Ellas también hacen la música

La trompetista Linda Briceño, la percusionista Kati Fernandes, la contrabajista Berenice Walcott y la trombonista Michelle de los Ríos cuentan lo que significa ser mujer y hacer sonar instrumentos generalmente ejecutados por hombres

por PABLO BLANCO  |  imagen: DAVID MARIS | DOMINGO 11 DE AGOSTO DE 2013
A todas les pasó en sus inicios que llegaran a tocar a una orquesta y las vieran raro. No escogieron los coros ni la flauta ni el violín. Preservando la feminidad a toda costa decidieron ejecutar instrumentos difíciles de dominar y usualmente asociados a la raza masculina, asunto que las hace distinguirse como rompedoras de esquemas en la música contemporánea venezolana.

Además de todo lo anterior, tienen en común el pertenecer (o haber pertenecido) a la banda Son K-ribeñas, una orquesta de música popular conformada por damas que fuera de la tarima que las une tienen proyectos como solistas. En estas líneas rememoran sus inicios y describen las fortalezas melódicas del mal llamado sexo débil.


Partituras de vida



Linda Briceño, trompetista de 25 años, formada en el Núcleo del Sistema Nacional de Coros y Orquestas Juveniles e Infantiles de Venezuela, hija del laureado percusionista Andrés Briceño, en este momento refuerza sus conocimientos en el Jazz Lincoln Center en Nueva York.

Kati Fernandes, cantante y percusionista de 29 años de edad, se formó en la Escuela de Música Lino Gallardo. Ha ejecutado la multipercusión para artistas como Oscarcito, Ricardo Montaner, Roque Valero, Divine, Jeremías, Ilan Chester y el maestro Andy Durán. Tiene un disco en el mercado y otro bajo el brazo, en plena fase de producción.

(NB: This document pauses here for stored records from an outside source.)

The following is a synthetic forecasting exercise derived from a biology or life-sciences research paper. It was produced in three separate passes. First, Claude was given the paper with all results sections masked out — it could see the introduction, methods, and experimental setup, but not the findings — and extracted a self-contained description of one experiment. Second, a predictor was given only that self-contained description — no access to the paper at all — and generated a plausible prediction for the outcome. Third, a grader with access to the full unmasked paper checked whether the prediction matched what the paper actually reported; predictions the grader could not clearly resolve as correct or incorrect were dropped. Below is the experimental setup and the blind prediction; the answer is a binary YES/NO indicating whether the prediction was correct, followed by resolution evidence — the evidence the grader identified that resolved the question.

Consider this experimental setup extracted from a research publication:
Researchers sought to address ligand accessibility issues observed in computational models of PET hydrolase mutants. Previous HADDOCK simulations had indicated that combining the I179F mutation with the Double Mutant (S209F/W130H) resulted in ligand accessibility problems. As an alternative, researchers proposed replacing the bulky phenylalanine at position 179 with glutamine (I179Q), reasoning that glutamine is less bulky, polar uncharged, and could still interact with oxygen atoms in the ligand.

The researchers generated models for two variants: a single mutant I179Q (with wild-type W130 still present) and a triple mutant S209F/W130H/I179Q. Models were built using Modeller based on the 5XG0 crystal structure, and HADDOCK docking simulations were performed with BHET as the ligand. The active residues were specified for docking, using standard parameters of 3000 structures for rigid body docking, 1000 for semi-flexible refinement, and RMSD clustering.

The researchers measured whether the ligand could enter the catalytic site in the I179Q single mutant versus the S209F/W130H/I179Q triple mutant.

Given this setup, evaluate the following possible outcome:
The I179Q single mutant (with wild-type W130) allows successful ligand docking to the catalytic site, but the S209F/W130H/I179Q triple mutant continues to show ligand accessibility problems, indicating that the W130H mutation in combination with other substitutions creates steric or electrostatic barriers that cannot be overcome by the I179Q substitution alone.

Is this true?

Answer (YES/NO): NO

Berenice Walcott, contrabajista de 31 años de edad, fundadora en 2010 de Son K-ribeñas, se formó en el Conservatorio Juan José Landaeta y en el Sistema Nacional de Coros y Orquestas Juveniles e Infantiles de Venezuela, núcleo Chacao. Es musicóloga egresada de la Escuela de Artes de la Universidad Central de Venezuela, investigadora musical de PDVSA-La Estancia e hija del reconocido trombonista y bajista Alejandro "Trini" Walcott.

Michelle de los Ríos, de 36 años, es trombón principal de la Orquesta Filarmónica de Venezuela, miembro de la Camerata Renacentista de Caracas e hija del trombonista José Plaza y de Ingrid Rondón, primera fagotista egresada del conservatorio José Ángel Lamas.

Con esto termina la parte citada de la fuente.